Students take their seats for the diploma ceremony at the John F. Kennedy School of Government during the 361st Commencement Exercises at Harvard University in Cambridge, Massachusetts May 24, 2012. REUTERS/Brian Snyder

WASHINGTON – The Trump administration plans to forgive $150 million in federal student loans tied to colleges that closed in recent years, following a court order enforcing an Obama-era policy the administration had sought to dismantle.

The Education Department has identified about 15,000 people who are eligible for automatic debt cancellation after borrowing money to enroll or help their children attend colleges that shut down on or after Nov. 1, 2013. Eligible borrowers are not required to take any action; the Education Department will begin notifying them Friday by email.

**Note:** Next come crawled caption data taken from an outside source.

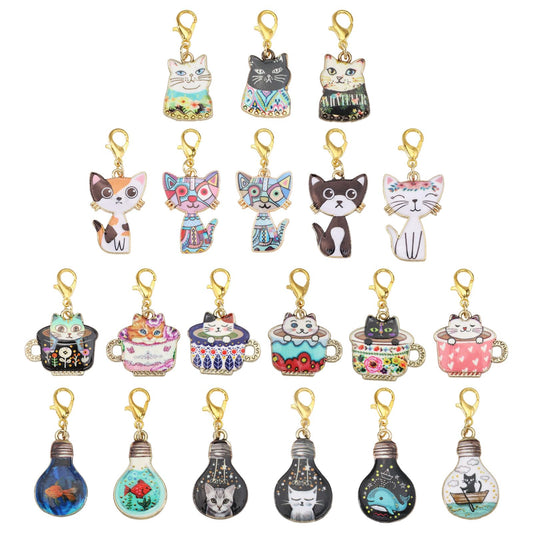 CONCHLERY 20 Pcs Teacup Cat Zipper Charm Cat Stitch Markers Charm Alloy Stitch Marker for Knitting Crocheting Quilting Weaving Jewelry Making Supplies, Mixed Color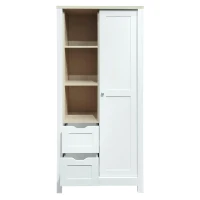 Bedroom Storage Wardrobe with Hanging Rods, 2 Drawers, Open Shelves, and Sliding Door, 31.5" L x 20.5" W x 68" H, White(m-7)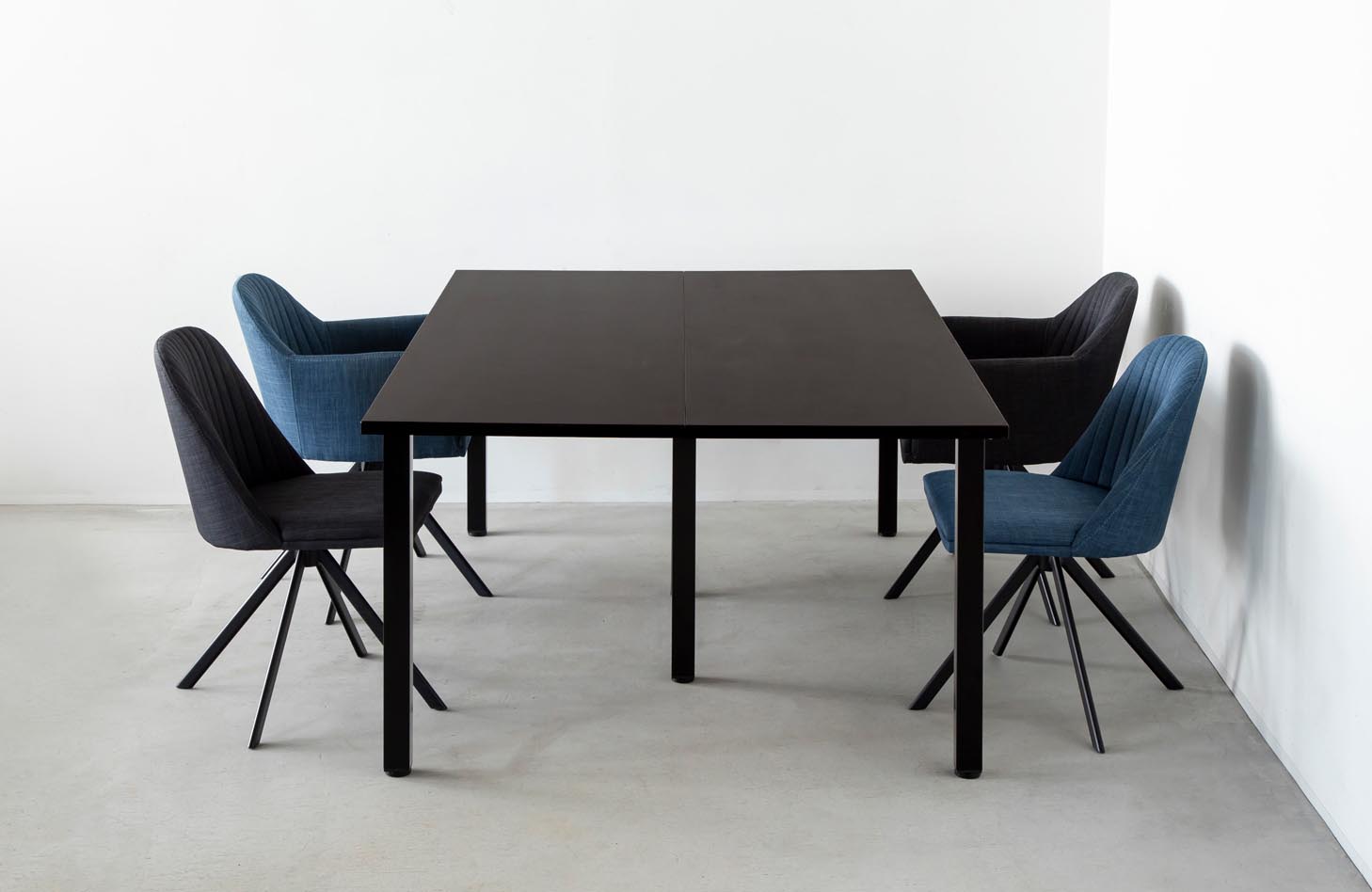 THE TABLE / ラバーウッド ブラックブラウン × Black Steel × W150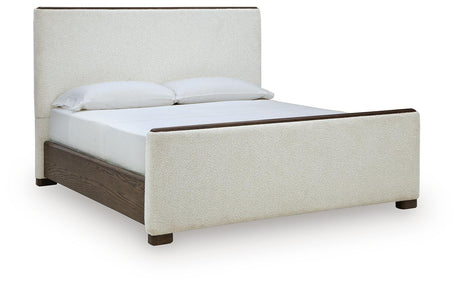 Radkin Burnished Brown Uphostered Panel Bedroom Set by Ashley at Eve Furniture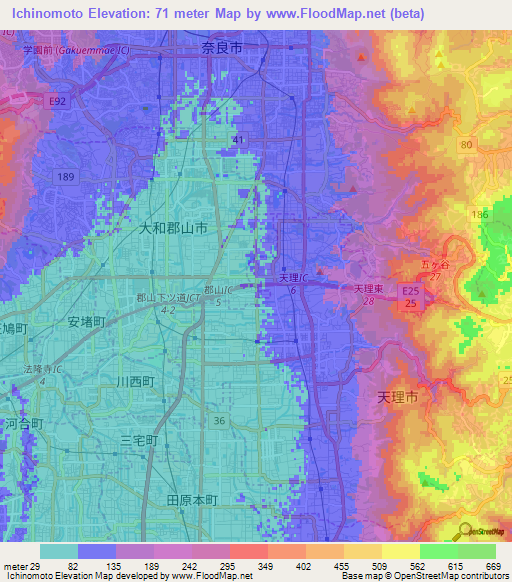 Ichinomoto,Japan Elevation Map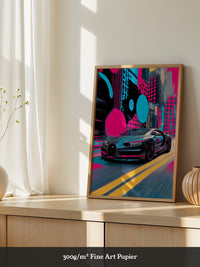 Sportwagen Neonfarben Stadt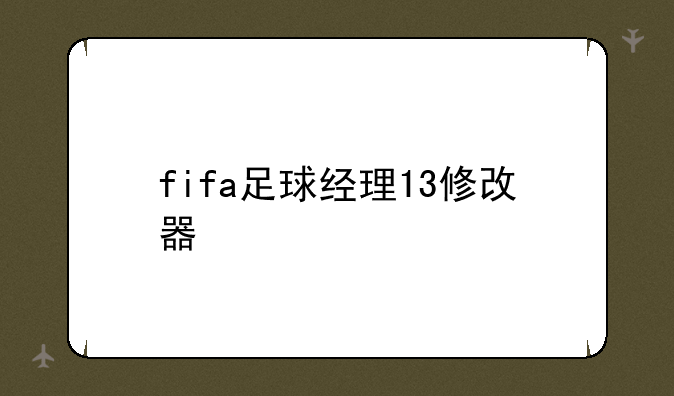 fifa足球经理13修改器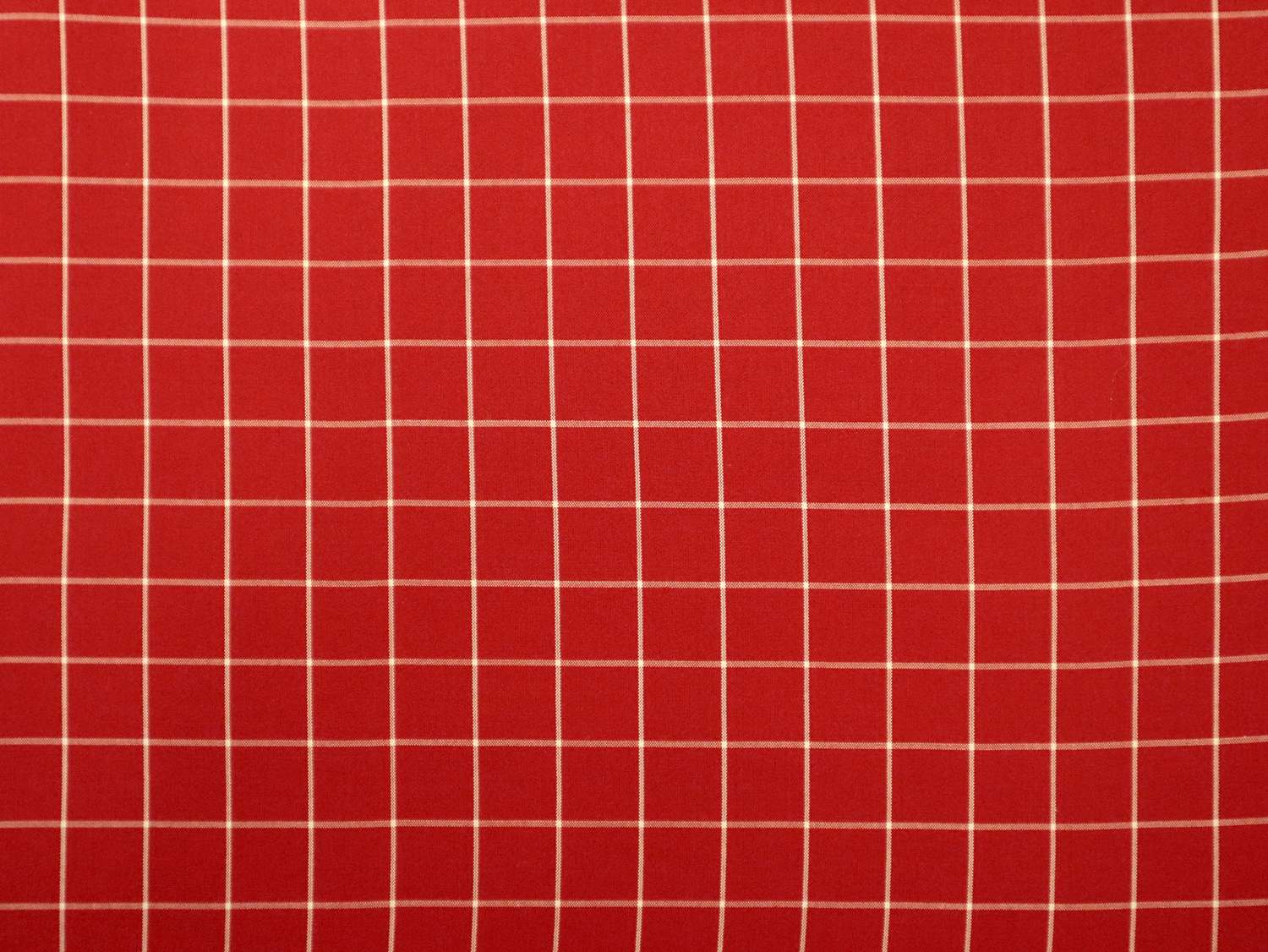Silk Shirting with Windowpane Check Pattern in Red and White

The process could take longer than 90 days and not everyone will have the full amount of debt forgiven.

According to the Education Department, nearly half of the people identified received loans to attend defunct for-profit chain Corinthian Colleges, while the remainder were enrolled in schools that closed between Nov. 1, 2013, and Dec. 4, 2018.


“While it shouldn’t take a court order, today’s announcement is welcome news for 15,000 borrowers whose colleges closed,” James Kvaal, president of education nonprofit the Institute for College Access and Success, who served in the Obama White House and Education Department, said in a statement Thursday. “But these 15,000 borrowers are a small fraction of those eligible for loan discharges because their schools closed or committed illegal acts. It’s long past time for the Department of Education to meet its legal obligations to students.”

The 2015 collapse of Corinthian, a chain felled by charges of fraud and predatory lending, prompted the Education Department to update rules governing how students defrauded by colleges can erase their debt. The update included a provision to grant automatic debt cancellation to borrowers whose schools closed because so few people took advantage of the benefit.

Education Secretary Betsy DeVos derided the Obama-era policies as a handout to students at taxpayers’ expense. She shelved the changes before they were slated to take effect in June 2017, spawning lawsuits from former students and state attorneys general. In September, a federal judge denounced the move as “arbitrary and capricious” and said the rules should take effect. A month later, the same judge shot down a bid by the California Association of Private Postsecondary Schools, an industry group, to block the rules.

Now, DeVos must implement the long-delayed regulations despite her objections and a failed attempt to rewrite the rules.

“We’re glad to see the first wave of discharges is on its way, but many thousands of students are still waiting for relief,” said Julie Murray, an attorney who represented the students who sued the department. “The department must do more to implement this rule, and do it quickly. There’s no time to spare.”

By law, anyone enrolled at a school at the time it closes or who withdrew 120 days before a shutdown is entitled to have their federal loans canceled, unless they continue their studies elsewhere.

Granting automatic closed-school discharges is the first of many steps the Education Department must take to adhere to the court ruling. The crux of the regulatory overhaul centers on another path to debt forgiveness known as a borrower defense to repayment. Students can apply to have their federal loans discharged if they can prove a school used illegal or deceptive tactics in violation of state law to persuade them to borrow money for college.

The Obama administration tried to simplify the process for students and shift more of the cost of discharging loans onto schools, much to the chagrin of for-profit colleges that said they were being unfairly targeted.

While the regulation languished, DeVos published a proposed stringent replacement this summer that placed the onus on students to prove schools knowingly deceived them. But the Education Department missed a key deadline last month for the latest rules to take effect next summer.